→ TEXTE PROPOSÉ:
'''

Evolution sur 30 ans des pratiques d’accompagnement vers le post-bac

Le 11 octobre 2013, j’étais invité à conclure la conférence proposée par Educpros : « Orientation : comment toucher vos futurs étudiants ? ».  Je vais donc développer en quelques articles les éléments abordés lors de ma conclusion. Et je commencerai par un survol rapide de 30 ans sur les questions d’orientation vers le supérieur.

Survol

Embauché au CIO d’Aubervilliers en septembre 1978, j’ai poursuivi cette carrière dans l’orientation jusqu’à ma retraite en septembre 2008. Activités dans l’académie Créteil puis de Versailles, activités de conseiller d’orientation en CIO et au SAIO (rectorat), directeur de CIO, beaucoup d’engagement dans la formation des personnels (tous personnels de l’éducation nationale), dans l’académie de Versailles et quelques autres parfois, et pour finir à l’ESEN notamment pour la formation des Directeurs de CIO. Si ça vous amuse, plus de détail avec mon discours de départ à la retraite.

Les années 70

A la fin des années 70, le travail en Lycée et l’information des lycéens sur le post-bac étaient réalisés la plus part du temps par le directeur de CIO. Au CIO d’Aubervilliers, le directeur, Jules Briau, avait décidé avant son départ à la retraite d’initier les conseillers à ce travail qui jusque-là étaient cantonnés aux interventions en collège pour l’essentiel, centrées sur l’orientation scolaire et professionnelle (orientation fin de cinquième et fin de troisième). Changement d’horizon, changement d’âge et centration sur l’information et le conseil. Quelques enseignants de terminales s’impliquaient dans l’information et le conseil des élèves.

Du côté élèves, s’informer n’était pas « facile ».

  • Se déplacer. Les établissements du supérieur n’ont pas encore organisé des services d’accueil et d’information. Les Cellules d’orientation et d’information dans les Universités commencent en 1973 à se mettre en place. Et selon les cas, ce service est ouvert seulement aux étudiants et non pas aux lycéens.

'''

→ EXTRAIT DE DONNÉES:
'''

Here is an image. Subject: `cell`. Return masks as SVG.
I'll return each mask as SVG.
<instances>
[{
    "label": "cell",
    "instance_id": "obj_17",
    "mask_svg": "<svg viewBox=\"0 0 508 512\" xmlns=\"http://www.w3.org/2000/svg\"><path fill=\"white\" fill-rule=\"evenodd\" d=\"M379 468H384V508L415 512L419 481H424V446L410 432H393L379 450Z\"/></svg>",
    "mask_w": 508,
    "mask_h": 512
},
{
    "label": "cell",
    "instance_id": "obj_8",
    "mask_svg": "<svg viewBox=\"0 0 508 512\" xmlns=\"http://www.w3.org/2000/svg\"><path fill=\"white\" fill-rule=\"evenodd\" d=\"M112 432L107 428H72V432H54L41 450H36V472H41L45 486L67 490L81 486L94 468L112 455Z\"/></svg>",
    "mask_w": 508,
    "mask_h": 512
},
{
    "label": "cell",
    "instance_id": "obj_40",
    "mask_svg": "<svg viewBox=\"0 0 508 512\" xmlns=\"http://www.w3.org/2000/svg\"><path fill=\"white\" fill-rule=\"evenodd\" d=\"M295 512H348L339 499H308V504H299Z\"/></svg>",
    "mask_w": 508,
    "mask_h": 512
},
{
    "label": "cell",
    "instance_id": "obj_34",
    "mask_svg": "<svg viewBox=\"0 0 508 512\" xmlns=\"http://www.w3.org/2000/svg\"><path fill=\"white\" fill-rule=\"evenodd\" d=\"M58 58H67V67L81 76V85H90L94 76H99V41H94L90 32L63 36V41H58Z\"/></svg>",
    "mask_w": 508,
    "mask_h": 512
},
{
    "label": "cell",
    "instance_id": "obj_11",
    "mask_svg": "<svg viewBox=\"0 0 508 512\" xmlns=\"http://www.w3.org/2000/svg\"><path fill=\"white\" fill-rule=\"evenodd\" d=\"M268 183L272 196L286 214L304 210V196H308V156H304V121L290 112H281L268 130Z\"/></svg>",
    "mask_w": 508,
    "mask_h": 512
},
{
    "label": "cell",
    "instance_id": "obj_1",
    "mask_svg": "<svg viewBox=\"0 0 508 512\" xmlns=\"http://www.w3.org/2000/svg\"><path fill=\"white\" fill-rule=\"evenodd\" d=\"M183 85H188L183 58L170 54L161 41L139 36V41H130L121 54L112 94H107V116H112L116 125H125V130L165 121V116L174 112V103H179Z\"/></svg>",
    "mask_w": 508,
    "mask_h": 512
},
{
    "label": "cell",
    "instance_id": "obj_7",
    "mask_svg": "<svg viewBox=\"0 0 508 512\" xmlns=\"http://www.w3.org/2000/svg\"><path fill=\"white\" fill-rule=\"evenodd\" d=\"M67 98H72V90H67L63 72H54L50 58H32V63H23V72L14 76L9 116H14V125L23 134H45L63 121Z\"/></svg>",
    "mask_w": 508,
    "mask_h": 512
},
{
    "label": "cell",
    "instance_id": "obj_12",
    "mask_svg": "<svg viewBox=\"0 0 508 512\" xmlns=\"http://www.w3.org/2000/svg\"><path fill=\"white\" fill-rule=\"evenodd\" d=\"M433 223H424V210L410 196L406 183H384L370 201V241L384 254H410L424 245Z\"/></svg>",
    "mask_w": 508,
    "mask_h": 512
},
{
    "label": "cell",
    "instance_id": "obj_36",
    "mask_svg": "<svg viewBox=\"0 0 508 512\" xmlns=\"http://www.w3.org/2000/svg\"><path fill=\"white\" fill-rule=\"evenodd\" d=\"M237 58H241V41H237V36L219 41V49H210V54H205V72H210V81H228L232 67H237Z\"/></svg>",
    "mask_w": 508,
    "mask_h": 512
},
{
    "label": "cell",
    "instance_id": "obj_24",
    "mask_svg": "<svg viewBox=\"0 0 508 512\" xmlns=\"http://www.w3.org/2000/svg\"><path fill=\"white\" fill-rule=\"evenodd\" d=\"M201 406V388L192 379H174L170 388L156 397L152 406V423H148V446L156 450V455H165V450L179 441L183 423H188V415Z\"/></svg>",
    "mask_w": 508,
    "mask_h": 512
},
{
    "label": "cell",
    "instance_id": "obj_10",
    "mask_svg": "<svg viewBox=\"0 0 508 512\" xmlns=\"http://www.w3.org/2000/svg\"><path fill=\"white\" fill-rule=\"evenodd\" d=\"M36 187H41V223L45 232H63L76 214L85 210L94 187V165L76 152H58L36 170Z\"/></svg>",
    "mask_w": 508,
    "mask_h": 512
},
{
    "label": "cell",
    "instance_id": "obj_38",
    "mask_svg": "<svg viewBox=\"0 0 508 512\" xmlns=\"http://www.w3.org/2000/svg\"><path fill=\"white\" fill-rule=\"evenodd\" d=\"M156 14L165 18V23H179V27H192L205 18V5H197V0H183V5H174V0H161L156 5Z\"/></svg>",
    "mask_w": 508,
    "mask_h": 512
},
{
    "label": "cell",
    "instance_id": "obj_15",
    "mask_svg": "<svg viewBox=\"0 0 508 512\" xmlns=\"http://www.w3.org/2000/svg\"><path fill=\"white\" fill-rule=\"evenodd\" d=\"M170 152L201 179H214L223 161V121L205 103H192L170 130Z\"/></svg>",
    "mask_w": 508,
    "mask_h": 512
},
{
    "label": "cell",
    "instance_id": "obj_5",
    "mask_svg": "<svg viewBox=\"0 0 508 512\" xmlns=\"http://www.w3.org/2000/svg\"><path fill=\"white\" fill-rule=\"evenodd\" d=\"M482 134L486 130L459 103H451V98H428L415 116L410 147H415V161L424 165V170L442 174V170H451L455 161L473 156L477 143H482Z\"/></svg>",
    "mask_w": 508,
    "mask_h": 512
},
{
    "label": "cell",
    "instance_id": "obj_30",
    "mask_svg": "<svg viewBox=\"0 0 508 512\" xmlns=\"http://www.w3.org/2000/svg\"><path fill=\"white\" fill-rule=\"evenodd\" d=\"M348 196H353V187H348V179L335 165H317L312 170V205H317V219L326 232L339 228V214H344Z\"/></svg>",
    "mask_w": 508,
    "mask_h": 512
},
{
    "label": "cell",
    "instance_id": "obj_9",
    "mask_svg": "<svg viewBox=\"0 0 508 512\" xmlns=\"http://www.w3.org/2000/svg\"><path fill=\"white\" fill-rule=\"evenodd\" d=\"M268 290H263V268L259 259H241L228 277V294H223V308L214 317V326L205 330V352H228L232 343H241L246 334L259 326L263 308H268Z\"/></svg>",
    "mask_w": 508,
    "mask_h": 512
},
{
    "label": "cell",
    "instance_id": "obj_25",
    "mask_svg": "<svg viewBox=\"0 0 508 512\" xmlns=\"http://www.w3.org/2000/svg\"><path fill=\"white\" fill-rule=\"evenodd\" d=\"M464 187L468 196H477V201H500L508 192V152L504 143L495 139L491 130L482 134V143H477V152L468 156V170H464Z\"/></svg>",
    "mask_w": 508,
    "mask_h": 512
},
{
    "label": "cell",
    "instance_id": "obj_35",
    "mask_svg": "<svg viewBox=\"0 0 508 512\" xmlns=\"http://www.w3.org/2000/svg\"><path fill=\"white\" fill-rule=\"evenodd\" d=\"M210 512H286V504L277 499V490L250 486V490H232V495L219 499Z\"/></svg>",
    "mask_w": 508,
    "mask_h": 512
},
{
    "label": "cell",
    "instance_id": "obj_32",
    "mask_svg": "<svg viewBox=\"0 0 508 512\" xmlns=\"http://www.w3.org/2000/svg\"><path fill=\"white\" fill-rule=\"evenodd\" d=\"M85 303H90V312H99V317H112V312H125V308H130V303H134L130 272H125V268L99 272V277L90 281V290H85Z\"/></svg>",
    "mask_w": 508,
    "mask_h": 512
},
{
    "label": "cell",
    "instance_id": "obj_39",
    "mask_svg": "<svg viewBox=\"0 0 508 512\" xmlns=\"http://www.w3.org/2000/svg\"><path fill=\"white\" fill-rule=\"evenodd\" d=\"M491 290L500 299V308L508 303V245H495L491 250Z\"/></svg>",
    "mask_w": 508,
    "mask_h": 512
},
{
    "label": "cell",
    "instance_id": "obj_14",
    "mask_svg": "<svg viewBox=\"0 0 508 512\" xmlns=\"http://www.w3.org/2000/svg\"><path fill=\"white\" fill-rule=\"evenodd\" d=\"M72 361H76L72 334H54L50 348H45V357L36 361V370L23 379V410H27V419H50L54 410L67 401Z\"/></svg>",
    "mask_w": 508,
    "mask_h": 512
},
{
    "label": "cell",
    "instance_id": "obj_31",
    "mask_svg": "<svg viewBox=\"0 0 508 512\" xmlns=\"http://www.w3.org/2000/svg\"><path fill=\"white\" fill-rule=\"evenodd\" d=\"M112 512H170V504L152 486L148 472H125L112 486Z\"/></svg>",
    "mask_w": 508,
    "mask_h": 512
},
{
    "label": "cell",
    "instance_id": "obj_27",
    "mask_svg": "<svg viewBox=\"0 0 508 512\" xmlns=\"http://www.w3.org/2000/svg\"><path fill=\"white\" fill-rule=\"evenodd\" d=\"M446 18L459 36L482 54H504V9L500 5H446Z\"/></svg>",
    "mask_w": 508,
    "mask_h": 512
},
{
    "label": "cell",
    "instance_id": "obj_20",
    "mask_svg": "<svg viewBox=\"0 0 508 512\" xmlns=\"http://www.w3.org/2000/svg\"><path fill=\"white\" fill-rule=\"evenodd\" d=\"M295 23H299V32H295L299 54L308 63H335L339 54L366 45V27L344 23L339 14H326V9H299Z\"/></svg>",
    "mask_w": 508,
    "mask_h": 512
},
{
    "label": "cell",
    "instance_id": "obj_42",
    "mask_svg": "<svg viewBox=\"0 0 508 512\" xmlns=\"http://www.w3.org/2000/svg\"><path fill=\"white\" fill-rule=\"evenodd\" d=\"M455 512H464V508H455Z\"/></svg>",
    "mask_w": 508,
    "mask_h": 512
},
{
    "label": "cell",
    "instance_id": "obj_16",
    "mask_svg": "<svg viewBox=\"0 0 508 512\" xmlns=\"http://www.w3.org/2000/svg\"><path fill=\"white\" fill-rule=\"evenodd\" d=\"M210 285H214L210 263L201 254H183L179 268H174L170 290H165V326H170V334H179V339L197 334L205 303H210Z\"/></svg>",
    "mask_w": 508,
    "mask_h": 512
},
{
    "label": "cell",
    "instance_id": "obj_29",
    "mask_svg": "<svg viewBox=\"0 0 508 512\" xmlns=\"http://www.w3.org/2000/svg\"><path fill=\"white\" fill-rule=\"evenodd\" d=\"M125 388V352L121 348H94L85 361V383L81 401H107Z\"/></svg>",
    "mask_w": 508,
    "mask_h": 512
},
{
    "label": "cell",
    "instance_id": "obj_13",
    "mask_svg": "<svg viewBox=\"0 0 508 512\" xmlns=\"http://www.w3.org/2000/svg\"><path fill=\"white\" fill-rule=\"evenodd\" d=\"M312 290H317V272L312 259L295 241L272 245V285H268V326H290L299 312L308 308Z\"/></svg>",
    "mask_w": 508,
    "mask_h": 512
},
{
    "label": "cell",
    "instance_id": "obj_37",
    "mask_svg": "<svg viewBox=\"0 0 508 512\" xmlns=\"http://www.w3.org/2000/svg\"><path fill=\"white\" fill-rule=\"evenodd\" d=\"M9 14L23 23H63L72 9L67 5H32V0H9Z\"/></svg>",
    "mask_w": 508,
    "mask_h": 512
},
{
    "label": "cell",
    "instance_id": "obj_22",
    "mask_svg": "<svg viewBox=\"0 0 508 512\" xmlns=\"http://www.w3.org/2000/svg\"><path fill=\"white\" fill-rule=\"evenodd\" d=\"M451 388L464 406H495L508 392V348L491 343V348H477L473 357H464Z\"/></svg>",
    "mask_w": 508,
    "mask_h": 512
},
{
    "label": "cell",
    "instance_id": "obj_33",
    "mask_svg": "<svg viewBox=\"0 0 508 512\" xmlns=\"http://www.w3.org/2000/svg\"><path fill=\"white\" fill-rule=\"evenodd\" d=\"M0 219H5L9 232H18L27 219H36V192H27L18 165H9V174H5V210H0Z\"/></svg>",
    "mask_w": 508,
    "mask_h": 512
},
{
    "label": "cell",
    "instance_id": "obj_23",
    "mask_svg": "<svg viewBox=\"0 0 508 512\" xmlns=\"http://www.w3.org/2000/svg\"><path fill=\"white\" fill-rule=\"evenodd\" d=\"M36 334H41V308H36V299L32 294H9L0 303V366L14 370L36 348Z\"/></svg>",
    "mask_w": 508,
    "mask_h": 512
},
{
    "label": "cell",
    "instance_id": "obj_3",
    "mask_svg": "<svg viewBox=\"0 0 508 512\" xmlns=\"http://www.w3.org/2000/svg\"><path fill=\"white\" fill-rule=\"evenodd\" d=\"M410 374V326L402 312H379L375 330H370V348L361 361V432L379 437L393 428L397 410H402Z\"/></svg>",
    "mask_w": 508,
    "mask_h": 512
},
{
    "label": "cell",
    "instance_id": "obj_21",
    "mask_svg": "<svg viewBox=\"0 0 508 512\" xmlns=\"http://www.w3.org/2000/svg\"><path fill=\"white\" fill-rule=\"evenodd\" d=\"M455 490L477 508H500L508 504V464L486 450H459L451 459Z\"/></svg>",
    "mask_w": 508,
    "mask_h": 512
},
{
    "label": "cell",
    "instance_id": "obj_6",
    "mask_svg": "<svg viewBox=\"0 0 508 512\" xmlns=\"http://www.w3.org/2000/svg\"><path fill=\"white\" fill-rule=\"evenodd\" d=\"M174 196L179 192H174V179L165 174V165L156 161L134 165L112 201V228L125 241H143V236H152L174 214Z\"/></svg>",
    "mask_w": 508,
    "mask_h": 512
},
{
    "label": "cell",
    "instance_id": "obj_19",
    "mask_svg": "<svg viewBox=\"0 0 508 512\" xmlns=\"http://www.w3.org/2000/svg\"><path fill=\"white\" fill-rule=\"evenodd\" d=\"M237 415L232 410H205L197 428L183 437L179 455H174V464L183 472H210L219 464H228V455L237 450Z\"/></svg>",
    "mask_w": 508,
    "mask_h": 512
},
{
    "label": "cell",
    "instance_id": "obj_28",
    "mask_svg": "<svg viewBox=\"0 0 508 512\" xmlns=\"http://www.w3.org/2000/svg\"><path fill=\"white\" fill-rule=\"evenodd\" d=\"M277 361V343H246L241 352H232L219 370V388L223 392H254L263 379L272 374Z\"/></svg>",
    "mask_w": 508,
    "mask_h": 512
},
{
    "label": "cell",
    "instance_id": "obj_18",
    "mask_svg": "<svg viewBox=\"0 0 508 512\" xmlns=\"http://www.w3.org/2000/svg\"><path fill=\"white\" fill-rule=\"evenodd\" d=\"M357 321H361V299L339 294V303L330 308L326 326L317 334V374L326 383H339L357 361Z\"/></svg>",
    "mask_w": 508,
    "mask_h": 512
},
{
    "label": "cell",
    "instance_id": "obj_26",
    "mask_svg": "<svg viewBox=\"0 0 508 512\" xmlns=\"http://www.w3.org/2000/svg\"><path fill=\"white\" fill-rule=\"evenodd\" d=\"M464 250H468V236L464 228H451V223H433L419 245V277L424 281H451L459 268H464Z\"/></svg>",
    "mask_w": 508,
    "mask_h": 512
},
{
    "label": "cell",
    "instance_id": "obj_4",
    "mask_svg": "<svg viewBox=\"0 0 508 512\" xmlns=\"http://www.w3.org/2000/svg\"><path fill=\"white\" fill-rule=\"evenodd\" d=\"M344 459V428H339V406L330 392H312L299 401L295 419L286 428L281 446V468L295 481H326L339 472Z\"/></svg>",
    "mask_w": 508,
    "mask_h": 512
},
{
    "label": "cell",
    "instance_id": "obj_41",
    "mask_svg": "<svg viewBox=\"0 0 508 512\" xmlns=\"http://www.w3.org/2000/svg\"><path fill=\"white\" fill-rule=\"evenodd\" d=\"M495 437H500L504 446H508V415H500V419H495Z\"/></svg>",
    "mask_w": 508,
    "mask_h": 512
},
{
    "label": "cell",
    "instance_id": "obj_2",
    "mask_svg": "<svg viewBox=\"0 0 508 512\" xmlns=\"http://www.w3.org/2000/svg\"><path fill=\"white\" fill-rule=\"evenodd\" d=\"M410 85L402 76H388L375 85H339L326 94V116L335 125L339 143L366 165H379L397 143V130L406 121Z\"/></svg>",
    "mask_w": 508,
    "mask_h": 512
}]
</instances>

'''

→ OBJECTIF DE L'EXERCICE: Prolongez le texte sur l'orientation vers le post-bac à partir de sa dernière phrase. Les items forment un matériau distinct du texte sur l'orientation vers le post-bac.

→ RÉPONSE À L'EXERCICE:
  • Lire. Côté « papier », c’est dans les années 70 que ce secteur se développe. L’ONISEP créé en 1970  créé en 1970 (et qui prend la suite du Bureau universitaire de statistiques (BUS)) développe son offre de publications à la vente.    Et dans la presse, ce secteur est inauguré par la création en 72 de Génération qui devient L’Etudiant.   L’accès à l’information écrite se fait payer. L’organisation de la documentation sur l’orientation dans les établissements est encore peu développée.
  • Rencontrer. La pratique des Forum, des Carrefour est très exceptionnelle. Municipalités, associations, personnels de l’EN (chef d’établissement, directeur de CIO). Ces opérations sont encore très éparpillées sur le territoire.
  • Reste voir un conseiller. Ils sont à l’époque la ressource la plus atteignable pour un lycéen et même pour ses parents. En établissement, ils y sont avec la sacoche 3 soufflets pour avoir sous la main la documentation compacte que produit le CIDJ pour les professionnels de l’orientation. Cette sacoche 3 soufflets servait, avant,  à transporter le matériel de testing, pratique qui s’estompe au cours des années 80.

A l’époque, l’inscription à l’Université, horizon largement majoritaire des lycéens se faisait le bac en poche, preuve à l’appui et physiquement ! C’était le principe de la file d’attente qui commençait tôt dans la nuit pour avoir une place.

Les années 80

Dans les années 80, l’explosion du « papier » se poursuit, toujours payant. L’ONISEP développe le concept de l’auto-documentation qui s’implante dans les CIO et dans les CDI des établissements. Idée simple, mais longue à se faire accepter : l’information, la documentation doit être accessible directement aux élèves sans avoir à passer par un « adulte » (documentaliste, conseiller d’orientation), un intermédiaire qui autorise l’accès. J’ai expliqué les difficultés de mise en œuvre dans un article de ce blog : Stages en CIO, la co animation nécessaire.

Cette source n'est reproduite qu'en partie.